Nun, wenn man ehrlich ist, werden gar nicht die eigenen Besitztümer gerettet, sondern die auf dem Rettungsweg ausliegenden Güter aufgeklaubt. Die Verbindung von der Stadt zum Festland wird zu Beginn aufwändig aus Plättchen ausgelegt. Die Spieler sammeln diese durch die Bewegung ihrer Figuren sukzessive ein. Sieben unterschiedliche Gegenstände mit sieben unterschiedlichen Werten von eins bis fünf sind im Angebot, Karten mit deren Abbildungen sorgen fürs Vorankommen. Für eine ausgespielte Karte wird eine beliebige eigene Figur auf das entsprechende nächste Feld gezogen. Da ein Zug nur auf einem leeren Feld beendet werden darf, müssen womöglich weitere Karten zur Bewegung verwendet werden, bis diese Bedingung erfüllt ist. Aufsammeln darf dieser Spieler nun den Gegenstand hinter der gerade gezogenen Figur. Klar, dass jeder versucht, die wertvollen 6er und 7er Plättchen abzugreifen! Nur leider gibt die eigene Kartenhand nicht immer den gewünschten Zug her.
Auf diese Weise entstehen schon bald die ersten Löcher. Noch nicht direkt zu Beginn, denn zunächst liegen immer zwei Plättchen übereinander. Doch schon bald strömt ein kleiner Atlanti über den Fluchtweg. Immer größer werden im Laufe des Spiels die Fluten. Und ab jetzt wird’s heikel – und womöglich teuer. Denn das Überwinden von Wasser kostet. Der kleinere Plättchenwert am Wasserrand bestimmt den Preis. Wer mit seinen Figuren schon weiter vorn ist, lässt gerne teure Lücken zurück. Denn zu bezahlen ist entweder mit Karten oder mit früher eingesammelten Gegenständen – beides zählt am Ende des Spiels auch als Siegpunkte. Zum Glück hat jeder eine Brücke, die einmalig bei großer Geldnot errichtet werden darf und von nun an für die Überquerung eines Atlantis einen kostenlosen Übergang erlaubt.
Wer mit einer Figur das rettende Festland erreicht, erhält von nun an mehr Kartennachschub. Sobald ein Spieler alle Figuren ans Ufer gezogen hat, endet das Spiel. Alle anderen müssen nun noch die Atlanti-Überquerungen ihrer verbleibenden Figuren bezahlen. Das kann mächtig teuer werden!

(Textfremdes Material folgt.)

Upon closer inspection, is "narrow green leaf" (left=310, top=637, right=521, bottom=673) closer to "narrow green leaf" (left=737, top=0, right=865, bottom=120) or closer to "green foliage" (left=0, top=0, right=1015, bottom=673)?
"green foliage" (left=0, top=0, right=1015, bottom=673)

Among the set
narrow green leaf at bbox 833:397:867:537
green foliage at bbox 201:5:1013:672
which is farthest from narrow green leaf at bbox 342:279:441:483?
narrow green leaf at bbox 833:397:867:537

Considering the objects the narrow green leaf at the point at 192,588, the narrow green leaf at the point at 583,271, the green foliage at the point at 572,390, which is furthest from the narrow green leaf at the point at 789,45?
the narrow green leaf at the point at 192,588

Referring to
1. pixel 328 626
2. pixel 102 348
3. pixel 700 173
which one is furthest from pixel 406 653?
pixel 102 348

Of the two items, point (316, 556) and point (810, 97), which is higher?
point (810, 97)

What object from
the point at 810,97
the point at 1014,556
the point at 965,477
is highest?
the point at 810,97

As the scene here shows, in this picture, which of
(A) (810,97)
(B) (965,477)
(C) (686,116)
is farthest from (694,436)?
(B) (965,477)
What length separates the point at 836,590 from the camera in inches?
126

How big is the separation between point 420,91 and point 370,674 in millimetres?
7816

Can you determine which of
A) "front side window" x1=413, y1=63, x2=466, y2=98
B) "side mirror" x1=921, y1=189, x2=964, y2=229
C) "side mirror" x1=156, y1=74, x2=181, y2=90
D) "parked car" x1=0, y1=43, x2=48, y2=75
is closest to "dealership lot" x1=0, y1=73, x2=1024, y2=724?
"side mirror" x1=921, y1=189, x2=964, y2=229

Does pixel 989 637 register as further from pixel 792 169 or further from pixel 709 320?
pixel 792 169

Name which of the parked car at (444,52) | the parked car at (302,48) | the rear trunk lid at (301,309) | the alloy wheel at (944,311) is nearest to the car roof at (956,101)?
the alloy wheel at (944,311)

Um einen guten Zug zu finden, bedarf es zweierlei: Zum einen scharfes Hinsehen. Wohin gelange ich mit welcher Kombination aus Karte und Figur? Eine kurze Überlegung zum Folgezug kann auch nicht schaden. Das eine oder andere Gähnen der wartenden Mitfliehenden mag man in dem Moment getrost überhören. Allerdings nur, um im nächsten Moment selbst mehr oder minder dezent ein Gähnen zu unterdrücken. Denn die Grübelphasen können sich etwas ziehen. Doch es lohnt sich, genau hinzusehen. Mit steigender Erfahrung erhält man mehr Überblick und sieht mehr Möglichkeiten. Der Spielreiz nimmt also mit weiteren Partien zu.

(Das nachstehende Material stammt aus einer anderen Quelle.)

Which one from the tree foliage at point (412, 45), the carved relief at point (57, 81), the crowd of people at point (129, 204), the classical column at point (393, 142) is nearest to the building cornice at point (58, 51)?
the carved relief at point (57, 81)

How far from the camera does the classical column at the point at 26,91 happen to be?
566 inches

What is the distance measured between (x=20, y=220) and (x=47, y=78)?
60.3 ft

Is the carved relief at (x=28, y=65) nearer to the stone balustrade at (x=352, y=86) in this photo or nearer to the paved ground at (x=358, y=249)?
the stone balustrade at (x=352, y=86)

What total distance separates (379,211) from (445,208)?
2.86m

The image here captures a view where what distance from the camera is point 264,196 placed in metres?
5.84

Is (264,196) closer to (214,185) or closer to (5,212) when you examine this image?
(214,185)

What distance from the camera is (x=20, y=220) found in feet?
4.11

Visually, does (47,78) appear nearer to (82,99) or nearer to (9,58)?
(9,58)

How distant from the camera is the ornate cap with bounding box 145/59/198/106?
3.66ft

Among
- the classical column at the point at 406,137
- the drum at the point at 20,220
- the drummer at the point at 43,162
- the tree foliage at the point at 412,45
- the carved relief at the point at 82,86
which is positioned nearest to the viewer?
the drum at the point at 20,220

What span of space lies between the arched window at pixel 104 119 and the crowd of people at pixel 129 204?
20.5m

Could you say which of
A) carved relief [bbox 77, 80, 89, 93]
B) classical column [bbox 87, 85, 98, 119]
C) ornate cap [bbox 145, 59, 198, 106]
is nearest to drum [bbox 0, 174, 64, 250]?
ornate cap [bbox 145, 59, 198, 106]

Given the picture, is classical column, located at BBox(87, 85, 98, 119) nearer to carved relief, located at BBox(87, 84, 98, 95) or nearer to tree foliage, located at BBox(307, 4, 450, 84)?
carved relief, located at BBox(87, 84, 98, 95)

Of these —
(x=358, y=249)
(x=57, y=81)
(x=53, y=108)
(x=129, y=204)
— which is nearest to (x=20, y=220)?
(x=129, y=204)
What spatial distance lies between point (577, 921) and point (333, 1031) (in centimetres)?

Andererseits ist auch ein glückliches Händchen beim Kartenziehen hilfreich. Denn nicht jede Kartensorte ist immer gleich hilfreich. Wem besonders an neuen Karten gelegen ist, kann gar Siegpunktplättchen im Kurs von 2:1 in Karten tauschen und damit sozusagen auf höheren Siegpunktertrag durch hoffentlich bessere Karten wetten. Denn auch Karten zählen je einen Siegpunkt. Nicht zuletzt dieser Aspekt macht es umso attraktiver, wegen des steigenden Kartennachschubs schon einmal eine Figur ins Ziel zu ziehen.
Prädikat: Pausentatze |
Prädikat: 1 von 3 Inseln |
Insgesamt stehe ich Atlantis etwas zwiespältig gegenüber. Spiele mit Grübelpotenzial haben es durchaus schwerer bei mir, das gebe ich gerne zu. Der reine Zähl- und Optimiermechanismus spielt sich trotz des wasserreichen Themas eher trocken. Doch obwohl es einbahnstraßenähnlich immer in eine Richtung geht, verläuft das Spiel nicht eindimensional. Es gilt abzuwägen: Tempo oder Qualität? Denn wer zugunsten der Geschwindigkeit immer nur Gegenstände von geringem Wert einsammelt, kann gegenüber sorgfältigeren und wertschätzenderen Spielern das Nachsehen haben! Interessant ist auch die Frage: Wann setze ich meine Brücke ein? Sie aufzuheben bringt keine Vorteile wie etwa Siegpunkte. Doch ist eine Brücke ab dem Zeitpunkt ihrer Einweihung Allgemeingut und spart den Mitspielern genauso Siegpunkte ein wie mir. Spätestens in dem Moment, in dem ich dann doch wieder abzuwägen beginne, packt mich das Spiel dann doch…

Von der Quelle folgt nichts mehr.